Un buon esempio è la complessità della filiera di un prodotto come l'iPhone di Apple, che collega i produttori di chip coreani di fascia alta, gli impianti di produzione cinesi e migliaia di piccole aziende specializzate che contribuiscono con diverse componenti al prodotto finito. Una singola interruzione in qualsiasi punto di questo processo altamente efficiente e finemente calibrato può causare ritardi, carenze di fornitura e aumenti di prezzo in tutta la filiera.

La pandemia ha illustrato come le moderne supply chain siano concentrate in alcuni punti chiave. La Cina centrale, dove ha avuto origine il COVID-19, ospita un gruppo di aziende manifatturiere, tra cui Hon Hai, il principale fornitore di Apple.

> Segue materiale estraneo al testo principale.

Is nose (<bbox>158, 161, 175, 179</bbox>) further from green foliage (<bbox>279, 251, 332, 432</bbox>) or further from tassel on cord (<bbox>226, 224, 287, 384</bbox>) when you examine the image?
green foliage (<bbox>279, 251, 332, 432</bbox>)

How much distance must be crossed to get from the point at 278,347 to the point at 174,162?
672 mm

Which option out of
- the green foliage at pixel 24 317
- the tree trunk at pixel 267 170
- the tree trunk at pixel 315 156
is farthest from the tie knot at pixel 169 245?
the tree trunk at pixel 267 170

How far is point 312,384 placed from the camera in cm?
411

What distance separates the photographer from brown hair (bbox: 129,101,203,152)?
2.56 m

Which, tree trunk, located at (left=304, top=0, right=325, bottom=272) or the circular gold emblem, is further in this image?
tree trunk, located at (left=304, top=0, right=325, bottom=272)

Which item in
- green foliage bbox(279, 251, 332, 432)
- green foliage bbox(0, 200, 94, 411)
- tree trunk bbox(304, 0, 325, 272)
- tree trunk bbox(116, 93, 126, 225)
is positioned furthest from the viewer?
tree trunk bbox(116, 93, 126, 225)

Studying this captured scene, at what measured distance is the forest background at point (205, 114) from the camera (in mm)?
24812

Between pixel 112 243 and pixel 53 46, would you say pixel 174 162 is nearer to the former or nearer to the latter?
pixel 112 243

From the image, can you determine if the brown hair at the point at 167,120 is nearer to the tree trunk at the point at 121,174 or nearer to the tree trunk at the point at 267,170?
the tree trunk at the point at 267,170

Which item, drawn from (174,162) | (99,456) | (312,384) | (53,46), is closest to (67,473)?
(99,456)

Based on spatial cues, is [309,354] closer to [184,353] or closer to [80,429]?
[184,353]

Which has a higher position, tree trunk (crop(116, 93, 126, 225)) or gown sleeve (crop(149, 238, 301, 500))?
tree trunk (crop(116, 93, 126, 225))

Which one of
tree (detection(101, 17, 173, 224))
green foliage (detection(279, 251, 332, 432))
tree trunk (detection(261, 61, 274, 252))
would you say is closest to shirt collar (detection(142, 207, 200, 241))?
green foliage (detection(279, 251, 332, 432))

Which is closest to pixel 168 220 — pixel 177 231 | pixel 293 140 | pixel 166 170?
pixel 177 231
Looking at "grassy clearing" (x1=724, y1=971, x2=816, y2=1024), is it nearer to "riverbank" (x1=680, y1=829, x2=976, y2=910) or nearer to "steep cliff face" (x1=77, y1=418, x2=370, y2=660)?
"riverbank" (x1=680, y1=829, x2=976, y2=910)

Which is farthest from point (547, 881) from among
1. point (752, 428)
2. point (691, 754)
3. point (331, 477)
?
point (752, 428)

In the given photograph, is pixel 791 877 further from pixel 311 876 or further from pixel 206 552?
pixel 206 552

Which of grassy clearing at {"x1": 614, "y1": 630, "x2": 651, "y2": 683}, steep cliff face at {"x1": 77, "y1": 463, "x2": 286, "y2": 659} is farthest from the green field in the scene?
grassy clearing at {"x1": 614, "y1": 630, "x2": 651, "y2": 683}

Le catene di fornitura sono così integrate ed efficienti, al giorno d'oggi, al punto da essere meno flessibili quando c'è un problema in qualche parte del mondo, afferma Alistair Way, Head of Emerging Market Equities di Aviva Investors. Non è semplice per Apple spostare la produzione di iPhone dalla Hon Hai perché è tutto studiato in modo molto efficiente con produzioni personalizzate.

Strategie multiple

Nel loro ultimo libro “Radical Uncertainty: Decision-making for an unknowable future”, l'economista John Kay e l'ex governatore della Bank of England Mervyn King sostengono che, per gli investitori, il modo migliore di rimanere resilienti e flessibili in un mondo così imprevedibile e iperconnesso è quello di pianificare "futuri alternativi" adottando "strategie multiple".

Il loro modello è Pierre Wack, giornalista diventato dirigente della Shell negli anni sessanta. Wack è stato un pioniere della pianificazione di scenari multipli, assicurandosi che il business fosse preparato ad una serie di possibili sviluppi.

Questo approccio ha un'analogia nella finanza, dov’è fondamentale un'ampia diversificazione, che comporta la costruzione di un portafoglio robusto e resistente ad eventi imprevedibili. Questa metodologia non si basa sulla previsione esatta degli eventi, ma sulla costruzione di protezioni contro molte categorie di rischio prevedibili. Prendiamo l'esempio della supply chain: non era necessario che gli investitori anticipassero l'insorgenza di un nuovo ceppo influenzale per comprendere la vulnerabilità di una catena di fornitura degli smartphone così complessa.

Anche il lavoro di squadra è fondamentale per costruire un portafoglio resiliente. Questo non solo perché portafogli composti da attività non correlate e da strategie multiple tendono ad avere prestazioni migliori quando si verifica una crisi; ma anche perché gli investitori che lavorano insieme su diverse asset class possono avere un quadro più completo di come le aziende, i mercati e i settori si influenzano a vicenda.

Costruire portafogli resilienti contro un'ampia gamma di scenari significa inevitabilmente allocare tempo e risorse per prepararsi all'impatto di eventi che non si verificheranno mai. Il lato positivo, tuttavia, è che i portafogli costruiti in questo modo dovrebbero scongiurare perdite più elevate durante le fasi di volatilità dei mercati, proteggendo gli investitori da quel panico che porta a decisioni irrazionali.

Rinoceronte grigio, cigno nero o… Come gli investitori riescono ad uscire da una crisi non è questione di fortuna, ma di giudizio, afferma Munro. Che si riesca a prevedere o meno la fonte della volatilità, i portafogli ben diversificati riescono a superare le difficoltà.